_Instructions:_
1. In the court opinion excerpt about Ristow's claims against the County, on what date does her FAC say the two investigators delivered a letter to her and/or her house?
2. Continue the court opinion excerpt about Ristow's claims against the County from where it stops.

Ristow has not alleged she was unlawfully touched during the 2009 incidents. The unlawful touching allegation involved an incident in 2005. Thus, the allegations in Ristow's FAC do not support a cause of action for battery, because Ristow has not alleged a harmful or offensive contact with her person within the 2009 time period. Accordingly, we conclude the trial court did not err by sustaining the demurrer as to Ristow's battery cause of action.

We now turn to the assault portion of the cause of action as it pertains to the County. "Government Code section 945.4 provides that 'no suit for money or damages may be brought against a public entity on a cause of action for which a claim is required to be presented in accordance with . . . [Government Code s]ection 910 . . . until a written claim therefor has been presented to the public entity and has been acted upon by the board, or has been deemed to have been rejected by the board . . . .' [Government Code s]ection 910, in turn, requires that the claim state the 'date, place, and other circumstances of the occurrence or transaction which gave rise to the claim asserted' and provide '[a] general description of the . . . injury, damage or loss incurred so far as it may be known at the time of presentation of the claim.'" (Stockett v. Association of Cal. Water Agencies Joint Powers Ins. Authority (2004) 34 Cal.4th 441, 445, fns. omitted (Stockett).)

"The purpose of these statutes is 'to provide the public entity sufficient information to enable it to adequately investigate claims and to settle them, if appropriate, without the expense of litigation.' [Citation.] Consequently, a claim need not contain the detail and specificity required of a pleading, but need only 'fairly describe what [the] entity is alleged to have done.' [Citations.]" (Stockett, supra, 34 Cal.4th at p. 446.)

Ristow's FAC reflects that the two investigators delivered a letter to her and/or her house in a hostile manner on July 30, 2009. On a tort claim form dated December 29, 2009, Ristow wrote that the circumstances giving rise to her claim were "Sexual Harassment/Hostile work Environment/Retaliation." As to who was responsible for the injury, Ristow wrote, "San Bernardino County District Attorney Michael A. Ramos, select members of Bureau of Investigation." (Strikethrough in original.) In the narrative attached to the form, Ristow did not mention the investigators coming to her house. Given that Ristow's tort claim form did not mention assault as a legal theory of liability or mention the facts giving rise to the alleged assault, Ristow's cause of action for assault against the County is defective for failure to comply with the tort claim requirements. Thus, the trial court did not err by sustaining the County's demurrer to the assault cause of action.

_Recorded information:_
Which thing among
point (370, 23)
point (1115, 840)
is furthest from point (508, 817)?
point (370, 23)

_Task-by-task answers:_
1. July 30, 2009.

2.
The narrative includes the following information: "The County of San Bernardino contracted with the Santa Monica, California law firm of Curiale, Hirschfeld, and Kraemer to investigate claimant's allegations. The now completed investigative report is incorporated in this claim by reference." We are unable to find a copy of the investigative report attached to the government claim form and have not been provided with a citation to where we might find the report elsewhere in the record. Thus, we have not examined the investigative report.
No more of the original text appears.